Don't lose your mind over your weight!
Many dieters complain that the only thing they lost recently while on a plan was their mind and not weight! Why? Simon Lovell from www.thelunchboxdiet.com explains...
The stress involved in dieting can be high. The pressure to be thin can be immense. We are willing to try most anything to lose weight. And after all the effort, many times they feel as though they’ve failed. Stop! You haven’t failed, the diet failed you! Here are some of the common stressors in dieting. Before you embark on another effort to lose weight, check the diet against the following warning flags that will tell you if the diet will again fail you.
Does the diet have a lot of rules?
We have enough rules that we have to follow. Don’t speed. Get to work on time. Pay your bills on time. Women past 35 shouldn’t wear mini-skirts. (That last one is ludicrous, by the way. Wear what you want!) Why put added stress on yourself by succumbing to a list of self-inflicted rules about what you should and shouldn’t eat?

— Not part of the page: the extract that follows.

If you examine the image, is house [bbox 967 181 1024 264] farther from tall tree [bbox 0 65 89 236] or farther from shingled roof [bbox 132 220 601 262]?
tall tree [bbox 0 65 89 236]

The fact is, you like what you like. Nobody’s going to convince you to eat five grapefruit a day if you don’t like it. Some fad diets are so demanding that you might wonder why bother eating at all? They’ve sucked the sheer joy out of eating!

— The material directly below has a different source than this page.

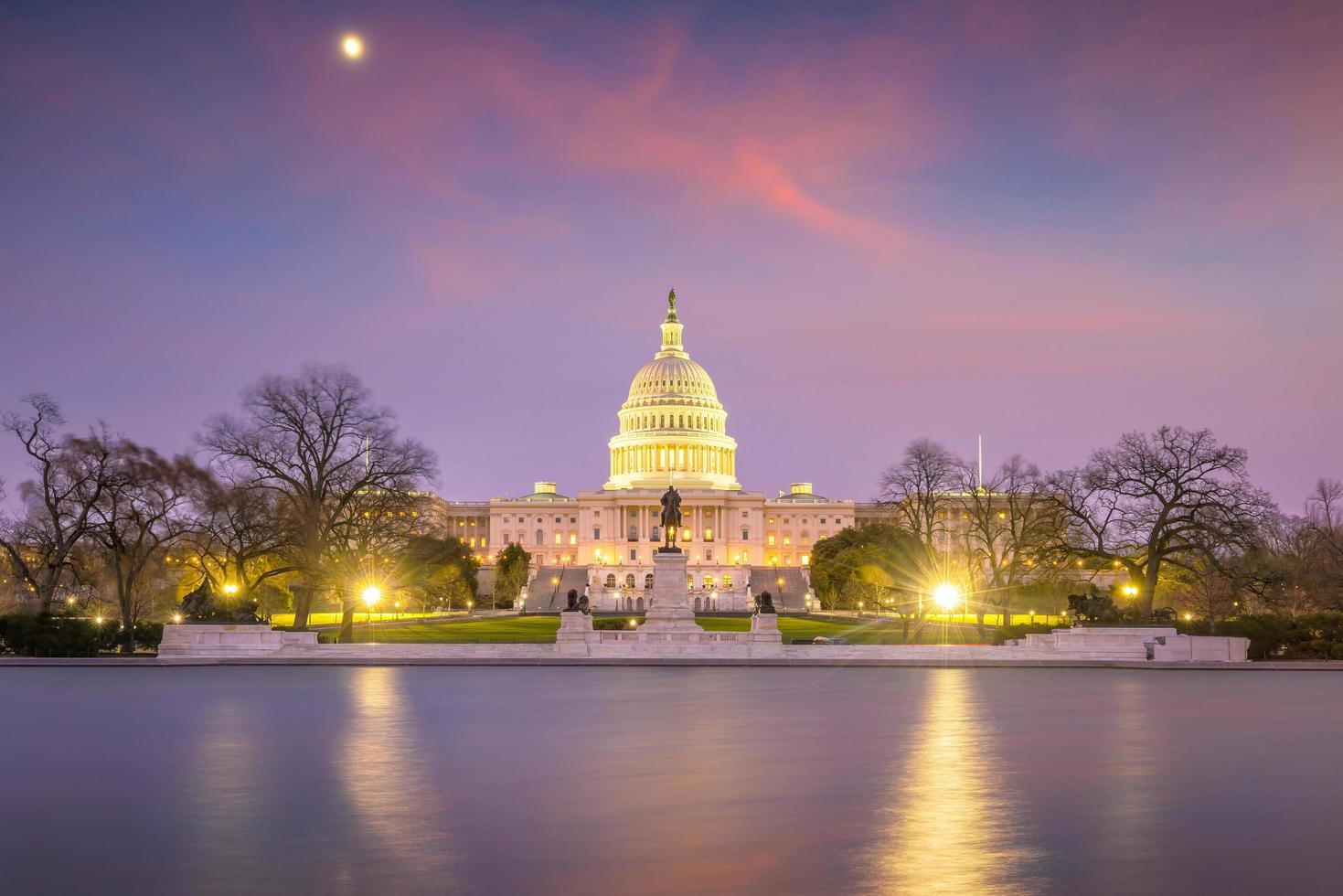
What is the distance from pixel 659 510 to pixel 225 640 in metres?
131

Inflexibility in some dieting plans is a major sabotage! When there is no wiggle room for occasional indulgences, the diet will fail you. When we deny ourselves constantly the things we really enjoy, the tendency to binge on that item grows with every day you don’t give your tongue the satisfaction it desires. Instead of having a crisp or a cookie now and again you eat an entire box!
Does the diet involve calorie countring (or carb or fat grams?)
As if your life weren’t busy enough. I contend that the amount of time the average dieter spends tabulating calories or carb grams per day could easily put her in a gym for a 5 K run on the treadmill! Think about it. When was the last time you said “I have too much time on my hands. I really wish I had another tedious task to eat up my time!” Of course you didn’t. You’re a busy person! So, again, why are you adding stress to your life?
Diets that force you to spend time counting and learning the carbohydrate content of everything are bound to fail you if you live a busy life. You simply don’t have time. You need a simple plan that is easy to manage.
Does the diet involved elaborate recipies?
Here we are with a time issue again. A lot of diets require complicated recipes and preparation. If you’ve gained weight because you didn’t have time to cook a healthy meal and ate fast food, what makes you think you will all of a sudden change and start preparing elaborate meals with ingredients you’ll have to search for at five markets?
Eating healthy doesn’t mean you have to spend a lot of time in the kitchen. In fact, some of the foods that are best to eat on a diet involve nothing more than a quick rinse in the sink for preparation.
Is the diet a roller coaster ride?
You may like roller coasters, but I know you don’t like to see them on your scale. Any diet, and I mean any diet, that allows you to lose a lot of weight in a short amount of time will fail you in the end (and rear end for that matter). Healthy, long-term weight loss involves slow, steady weight loss. There’s nothing worse than working so hard at something only to have the end result ruined. Think about the last time you worked really hard on a project and for reasons beyond your control, the project was tossed by your boss or co-worker.
If you’ve been on a restricted calorie diet, I know you’ve worked hard! I know you sacrificed and gave up and pulled from deep down to have the willpower to turn down eating when you were hungry enough to eat an elephant. You got into those skinny jeans! Yea for you! But what happened in a month? That’s right. The skinny jeans got put back at the bottom of the pile in the closet. Here you go again! You feel like you failed. You’ve added stress to your life. But you didn’t fail. The diet failed you because it made promises it couldn’t keep.